There is also evidence for Ca2+ influx through iGluRs themselves. The blocking of VGCC conductance with the L-type blocker, nimodipine, does not abolish responses to kainate in catfish HCs (Linn and Christensen 1992). Furthermore, under voltage clamp at potentials high enough to ensure that VGCCs are deactivated, iGluR agonists, such as NMDA, glutamate, quisqualate, and kainate, increase [Ca2+]i to a new, elevated baseline (Hayashida et al. 1998; Linn and Gafka 2001; Linn and Christensen 1992). This suggests that both VGCC and iGluR conductances contribute to the sustained [Ca2+]i elevation during glutamate application.
Ca2+ influx in teleost HCs: most Ca2+ enters the cytosol through L-type VGCCs.
L-type VGCCs in HCs have been well studied with electrophysiological techniques in a number of species, including goldfish (Tachibana 1983), channel catfish (Shingai and Christensen 1983, 1986), white perch (Lasater 1986), and white bass (Roccus chrysops) (Sullivan and Lasater 1992). These studies reported an inward conductance that activated in a range between −45 and −30 mV and peaked between 0 and 25 mV.
Many reports found that L-type VGCCs contribute nearly 50% of the Ca2+ current elicited by glutamate application in situ (Hayashida and Yagi 2002b; Hayashida et al. 1998; Huang and Liang 2005), and therefore, they represent a major source of Ca2+ influx in teleost HCs. It should be mentioned here that unlike typical VGCCs that undergo strong, Ca2+-dependent inactivation, such inactivation is weaker in HCs (Tachibana 1983). Instead, there is evidence that VGCCs are downregulated by low intracellular pH, which can be induced by extracellular acidification (Jonz and Barnes 2007) or by intracellular acidification caused by glutamate application (Dixon et al. 1993; Takahashi et al. 1993). In addition, VGCCs are downregulated by CICR (Linn and Gafka 2001). The available evidence suggests that CICR can raise [Ca2+]i enough for substantial VGCC inactivation, but currents through VGCCs cannot.
VGCCs may also be enhanced by metabotropic glutamate receptors (mGluRs). In channel catfish, group I and III mGluR agonists expand the range of activation potentials into the physiological range, shifting the membrane potential at which peak VGCC currents can be obtained by −5 mV (Linn and Gafka 1999). Group I and III mGluR antagonists prevent this VGCC facilitation (Linn and Gafka 1999). This mGluR-mediated modulation of VGCC currents is probably widespread in vertebrate HCs, which express a range of mGluRs (Beraudi et al. 2007; Thoreson and Witkovsky 1999), although group I mGluRs may be absent in the goldfish (Peng et al. 1995).
Ca2+ influx in teleost HCs: other VGCC subtypes may contribute to Ca2+ influx in teleosts.
Several reports have found evidence for T-type VGCCs in teleost HCs but only in white bass.
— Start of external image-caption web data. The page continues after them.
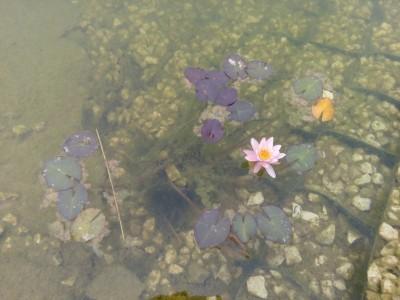 Водные растения- фотографии и описание - imageWBCBZI33.jpg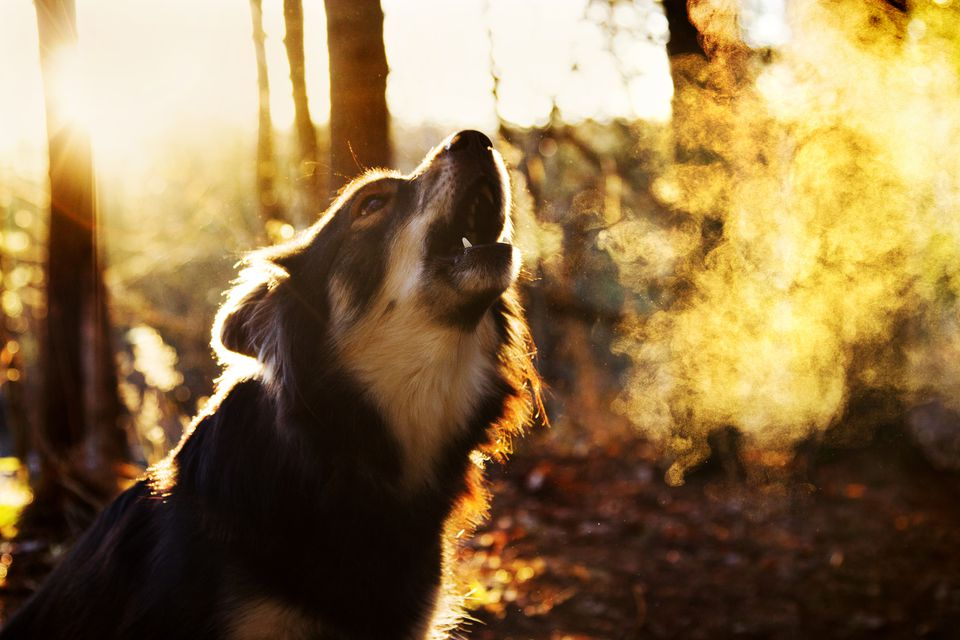 how to stop a dog from barking excessively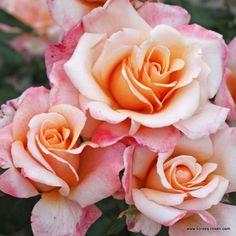 KORDES Rosen Oh Happy Day ® - Gartenrosen Die schönsten Rosen der Welt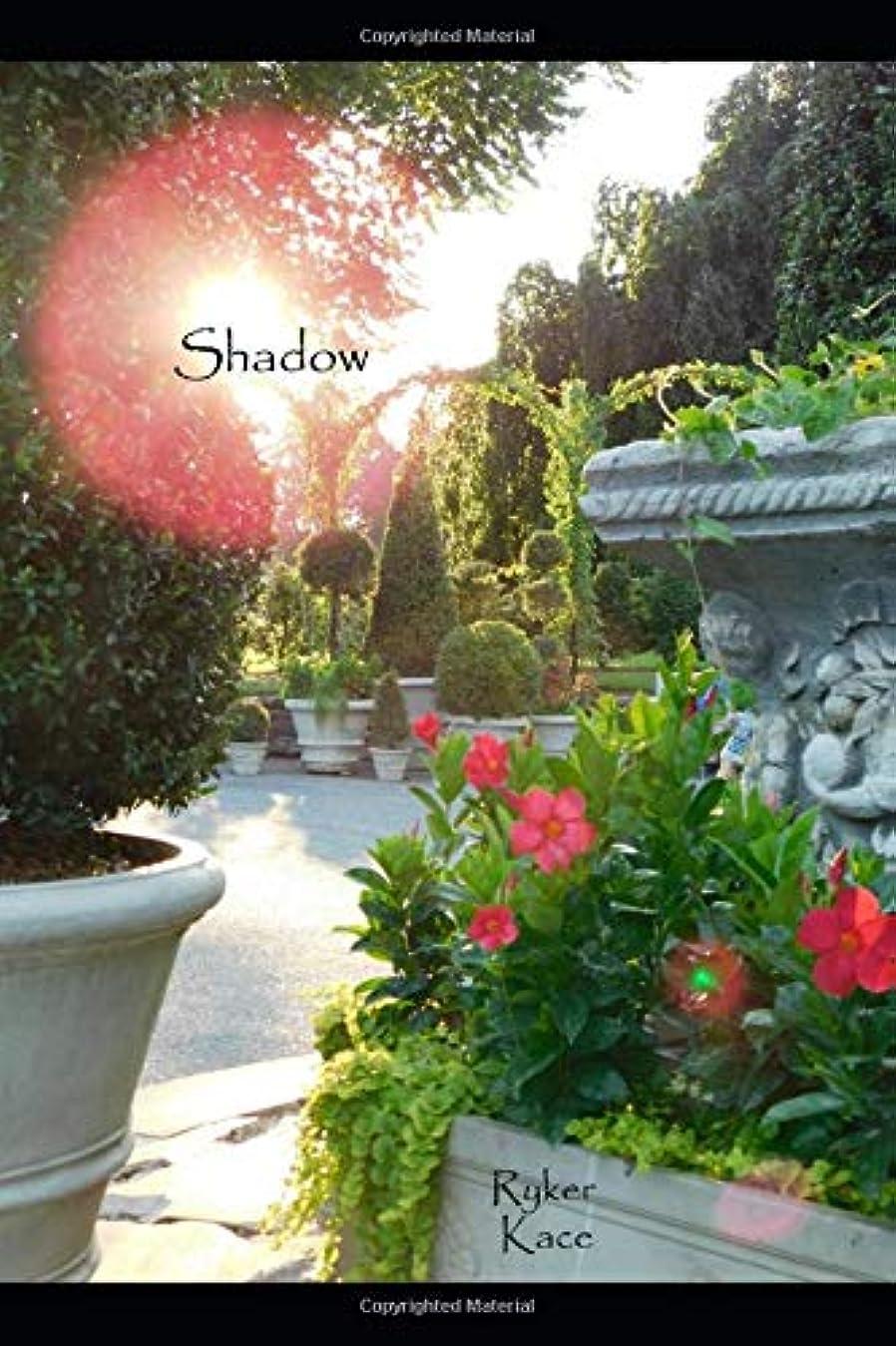 冷凍庫背骨乱雑なShadow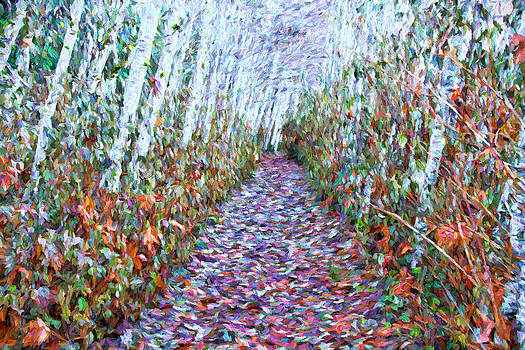 Peggy Collins - Tree Lined Path in Autumn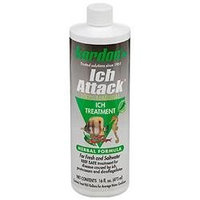 Kordon Ich Attack Disease Inhibitor - 16 oz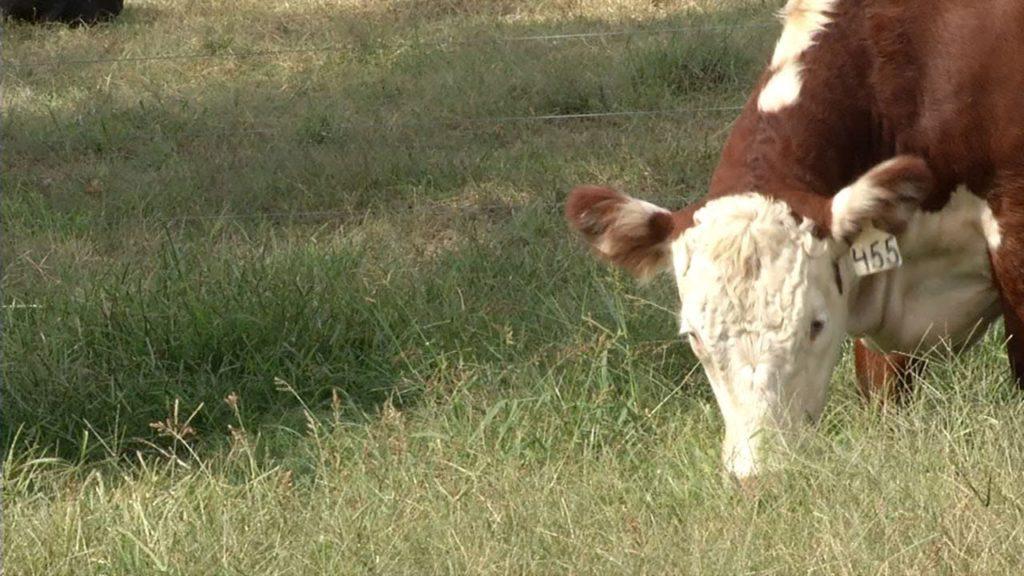 A cow grazes on grass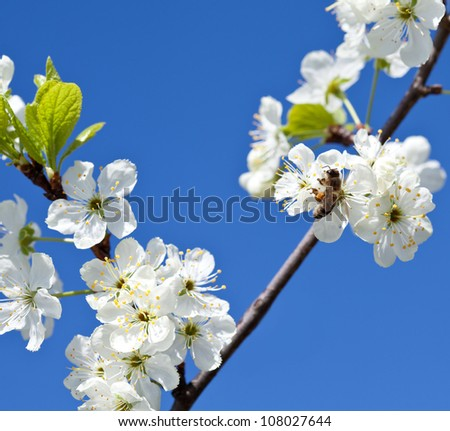 Bee on apple blossom; closeup of a beautiful spring apple tree against blue sky and bee pollinating apple bloom - stock photo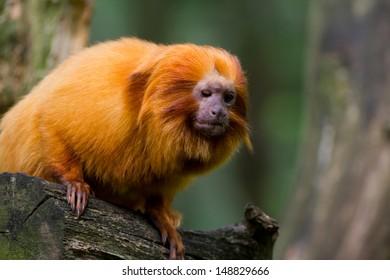 Portrait of a golden Lion tamarin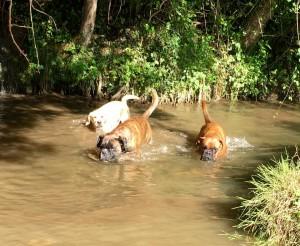 baignade de Gaïa et Loula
T-type channels are characterized by small, transient Ca2+ currents that activate approximately −65 mV and peak near −20 mV, a low permeability to Ba2+, and block by Ni2+ (Akopian et al. 1997; Perez-Reyes 2003). Sullivan and Lasater (1992) found a channel with most of these properties, although there were differences between this channel and archetypical VGCCs. Specifically, T-type VGCCs in white bass HCs are not blocked by millimolar concentrations of Ni2+. Whereas T-type channels generally increase excitability of the plasma membrane and can mediate oscillations in membrane potential (Perez-Reyes 2003), their role in white bass HCs is unknown.
Notably, there is evidence of T-type channels in HCs of the rabbit (as discussed below) and the African clawed frog (Xenopus laevis) (Akopian et al. 1997). In Xenopus, they cause voltage oscillations in the light-to-dark transition (Akopian et al. 1997), but the function of these oscillations is unclear. In addition to T-type channels, both rabbit and Xenopus HCs alone show Ca2+-dependent K+ currents (Akopian and Witkovsky 1994; Lohrke and Hofmann 1994). In Xenopus, Ca2+-dependent K+ currents activated close to the activation potential of T-type channels (Akopian and Witkovsky 1994), leading the authors to speculate that T-type channels may modulate outward K+ currents. One is left to wonder whether a similar situation occurs in white bass, the only other species known to have T-type channels in HCs (Sullivan and Lasater 1992).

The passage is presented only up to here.